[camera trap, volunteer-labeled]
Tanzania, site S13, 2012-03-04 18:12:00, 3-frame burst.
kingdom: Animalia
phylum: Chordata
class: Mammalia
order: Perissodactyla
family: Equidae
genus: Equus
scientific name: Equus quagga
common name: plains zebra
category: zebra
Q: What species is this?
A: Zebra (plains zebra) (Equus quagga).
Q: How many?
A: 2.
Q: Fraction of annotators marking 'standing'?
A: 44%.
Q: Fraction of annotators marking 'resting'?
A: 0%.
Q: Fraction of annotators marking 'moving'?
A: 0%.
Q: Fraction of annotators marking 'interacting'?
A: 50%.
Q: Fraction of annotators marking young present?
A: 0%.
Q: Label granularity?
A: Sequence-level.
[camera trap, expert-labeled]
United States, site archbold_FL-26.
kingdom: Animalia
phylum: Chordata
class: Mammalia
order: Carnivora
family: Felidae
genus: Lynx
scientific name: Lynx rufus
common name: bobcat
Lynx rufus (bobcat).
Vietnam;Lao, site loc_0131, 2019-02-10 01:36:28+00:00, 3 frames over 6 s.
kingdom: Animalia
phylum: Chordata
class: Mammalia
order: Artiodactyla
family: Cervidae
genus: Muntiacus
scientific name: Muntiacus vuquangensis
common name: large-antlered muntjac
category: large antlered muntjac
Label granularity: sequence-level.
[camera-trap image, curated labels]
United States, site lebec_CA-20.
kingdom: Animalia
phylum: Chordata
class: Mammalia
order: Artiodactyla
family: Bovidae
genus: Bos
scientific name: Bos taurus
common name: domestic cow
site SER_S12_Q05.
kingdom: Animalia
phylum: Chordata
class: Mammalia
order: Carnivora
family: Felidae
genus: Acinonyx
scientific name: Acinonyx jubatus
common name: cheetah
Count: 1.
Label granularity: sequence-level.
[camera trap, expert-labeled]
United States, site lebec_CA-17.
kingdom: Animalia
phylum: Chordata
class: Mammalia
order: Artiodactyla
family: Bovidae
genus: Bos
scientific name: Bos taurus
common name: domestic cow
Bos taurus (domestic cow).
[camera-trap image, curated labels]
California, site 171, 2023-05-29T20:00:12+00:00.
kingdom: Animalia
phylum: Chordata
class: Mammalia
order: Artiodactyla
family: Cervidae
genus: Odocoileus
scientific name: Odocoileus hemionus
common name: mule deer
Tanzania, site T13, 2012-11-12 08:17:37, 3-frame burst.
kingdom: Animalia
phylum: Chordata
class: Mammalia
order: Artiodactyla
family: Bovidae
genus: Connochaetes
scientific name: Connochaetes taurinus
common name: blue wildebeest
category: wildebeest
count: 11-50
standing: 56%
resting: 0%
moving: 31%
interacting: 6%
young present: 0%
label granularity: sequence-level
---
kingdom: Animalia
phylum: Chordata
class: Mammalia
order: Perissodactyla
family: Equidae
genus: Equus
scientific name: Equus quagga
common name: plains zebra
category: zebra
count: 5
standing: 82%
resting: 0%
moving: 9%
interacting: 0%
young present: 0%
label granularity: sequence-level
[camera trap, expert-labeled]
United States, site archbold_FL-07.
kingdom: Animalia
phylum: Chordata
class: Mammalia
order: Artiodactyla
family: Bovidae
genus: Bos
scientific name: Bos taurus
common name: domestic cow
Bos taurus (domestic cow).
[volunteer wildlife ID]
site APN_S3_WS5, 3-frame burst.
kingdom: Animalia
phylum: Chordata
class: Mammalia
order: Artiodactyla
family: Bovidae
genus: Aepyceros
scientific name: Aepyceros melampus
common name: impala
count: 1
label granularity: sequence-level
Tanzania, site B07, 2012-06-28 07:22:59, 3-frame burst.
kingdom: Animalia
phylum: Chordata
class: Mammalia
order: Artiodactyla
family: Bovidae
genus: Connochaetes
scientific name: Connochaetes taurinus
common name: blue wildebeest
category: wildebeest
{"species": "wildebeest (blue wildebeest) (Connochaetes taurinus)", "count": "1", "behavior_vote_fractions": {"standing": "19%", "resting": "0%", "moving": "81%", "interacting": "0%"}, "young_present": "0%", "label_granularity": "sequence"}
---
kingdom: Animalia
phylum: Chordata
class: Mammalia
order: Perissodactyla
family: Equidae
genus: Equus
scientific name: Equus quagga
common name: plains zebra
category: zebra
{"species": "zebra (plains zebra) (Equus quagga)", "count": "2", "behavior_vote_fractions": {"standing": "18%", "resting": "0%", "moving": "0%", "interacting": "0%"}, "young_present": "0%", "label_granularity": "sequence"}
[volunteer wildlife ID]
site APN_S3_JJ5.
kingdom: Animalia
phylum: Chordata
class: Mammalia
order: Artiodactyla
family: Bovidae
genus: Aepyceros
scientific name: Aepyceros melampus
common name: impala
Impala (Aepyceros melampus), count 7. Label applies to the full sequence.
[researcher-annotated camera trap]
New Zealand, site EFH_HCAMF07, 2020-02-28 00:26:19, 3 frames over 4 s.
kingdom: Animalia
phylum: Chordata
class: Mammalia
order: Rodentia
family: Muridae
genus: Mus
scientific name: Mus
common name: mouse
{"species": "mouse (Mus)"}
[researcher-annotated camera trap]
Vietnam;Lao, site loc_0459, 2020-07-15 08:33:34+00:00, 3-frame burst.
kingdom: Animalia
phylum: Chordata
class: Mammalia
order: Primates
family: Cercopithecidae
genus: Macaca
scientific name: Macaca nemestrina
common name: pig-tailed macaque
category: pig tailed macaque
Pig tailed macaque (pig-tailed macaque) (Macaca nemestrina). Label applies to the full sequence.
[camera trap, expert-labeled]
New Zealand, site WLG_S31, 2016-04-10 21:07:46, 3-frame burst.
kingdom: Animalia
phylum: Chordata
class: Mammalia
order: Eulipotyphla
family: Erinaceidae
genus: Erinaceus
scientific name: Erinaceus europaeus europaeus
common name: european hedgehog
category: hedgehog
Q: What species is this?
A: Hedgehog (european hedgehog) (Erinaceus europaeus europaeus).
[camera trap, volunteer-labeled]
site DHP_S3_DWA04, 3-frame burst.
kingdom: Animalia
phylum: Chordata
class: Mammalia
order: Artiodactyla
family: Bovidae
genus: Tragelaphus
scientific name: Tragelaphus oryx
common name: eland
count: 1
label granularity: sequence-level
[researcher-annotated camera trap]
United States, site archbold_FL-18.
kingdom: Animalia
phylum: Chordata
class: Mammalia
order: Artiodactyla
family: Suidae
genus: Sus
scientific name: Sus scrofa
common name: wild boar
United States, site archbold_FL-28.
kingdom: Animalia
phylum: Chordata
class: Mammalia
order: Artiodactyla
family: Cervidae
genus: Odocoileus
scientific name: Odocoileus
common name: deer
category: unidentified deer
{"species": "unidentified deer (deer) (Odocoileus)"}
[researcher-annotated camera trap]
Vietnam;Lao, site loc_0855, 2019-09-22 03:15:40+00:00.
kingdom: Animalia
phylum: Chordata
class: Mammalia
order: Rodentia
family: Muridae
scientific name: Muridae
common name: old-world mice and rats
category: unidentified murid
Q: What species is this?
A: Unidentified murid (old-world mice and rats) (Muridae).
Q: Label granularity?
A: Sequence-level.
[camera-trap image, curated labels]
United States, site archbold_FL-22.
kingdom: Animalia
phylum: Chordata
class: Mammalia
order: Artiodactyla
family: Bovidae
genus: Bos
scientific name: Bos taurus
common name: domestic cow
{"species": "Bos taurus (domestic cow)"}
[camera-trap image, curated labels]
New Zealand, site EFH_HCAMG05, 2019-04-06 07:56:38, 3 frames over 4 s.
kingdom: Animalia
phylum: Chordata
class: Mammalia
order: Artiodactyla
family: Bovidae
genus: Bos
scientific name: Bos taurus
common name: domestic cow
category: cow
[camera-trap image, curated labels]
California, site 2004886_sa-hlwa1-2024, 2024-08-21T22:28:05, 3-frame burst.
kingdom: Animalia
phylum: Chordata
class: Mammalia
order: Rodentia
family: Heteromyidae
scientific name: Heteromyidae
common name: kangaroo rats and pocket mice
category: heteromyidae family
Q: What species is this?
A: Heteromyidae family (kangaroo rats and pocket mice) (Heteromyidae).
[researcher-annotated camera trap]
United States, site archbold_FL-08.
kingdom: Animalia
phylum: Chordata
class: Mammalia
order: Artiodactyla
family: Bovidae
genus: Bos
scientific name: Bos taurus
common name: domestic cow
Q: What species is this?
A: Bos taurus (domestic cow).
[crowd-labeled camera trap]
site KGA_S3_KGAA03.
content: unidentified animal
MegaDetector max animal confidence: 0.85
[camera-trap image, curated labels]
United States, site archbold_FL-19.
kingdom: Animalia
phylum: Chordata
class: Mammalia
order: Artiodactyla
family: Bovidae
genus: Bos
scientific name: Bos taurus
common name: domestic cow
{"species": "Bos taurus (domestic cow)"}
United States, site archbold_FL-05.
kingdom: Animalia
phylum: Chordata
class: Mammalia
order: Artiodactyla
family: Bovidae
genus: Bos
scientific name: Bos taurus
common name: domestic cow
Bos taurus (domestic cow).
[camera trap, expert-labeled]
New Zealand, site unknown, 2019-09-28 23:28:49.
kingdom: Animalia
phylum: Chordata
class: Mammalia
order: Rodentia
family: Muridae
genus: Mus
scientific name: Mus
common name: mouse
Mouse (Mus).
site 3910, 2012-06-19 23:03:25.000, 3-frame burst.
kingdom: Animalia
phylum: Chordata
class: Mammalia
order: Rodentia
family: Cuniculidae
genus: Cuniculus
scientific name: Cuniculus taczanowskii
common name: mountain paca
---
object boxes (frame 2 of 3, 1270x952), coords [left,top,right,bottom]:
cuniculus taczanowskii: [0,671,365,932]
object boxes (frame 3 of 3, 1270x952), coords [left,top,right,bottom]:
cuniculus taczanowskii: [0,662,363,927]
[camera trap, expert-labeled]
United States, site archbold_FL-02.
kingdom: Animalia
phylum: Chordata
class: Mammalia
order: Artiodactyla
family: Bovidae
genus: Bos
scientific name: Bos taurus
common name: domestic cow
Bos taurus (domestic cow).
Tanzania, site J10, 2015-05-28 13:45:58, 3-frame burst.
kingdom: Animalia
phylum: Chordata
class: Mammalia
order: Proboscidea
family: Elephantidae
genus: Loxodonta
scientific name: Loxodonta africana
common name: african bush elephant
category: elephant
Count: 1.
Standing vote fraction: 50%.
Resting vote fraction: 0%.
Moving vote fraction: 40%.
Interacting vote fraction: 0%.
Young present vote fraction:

About this exercise => Calculate how many lines of the material include the string "Tanzania", and state that number by itself.

Written answer => 4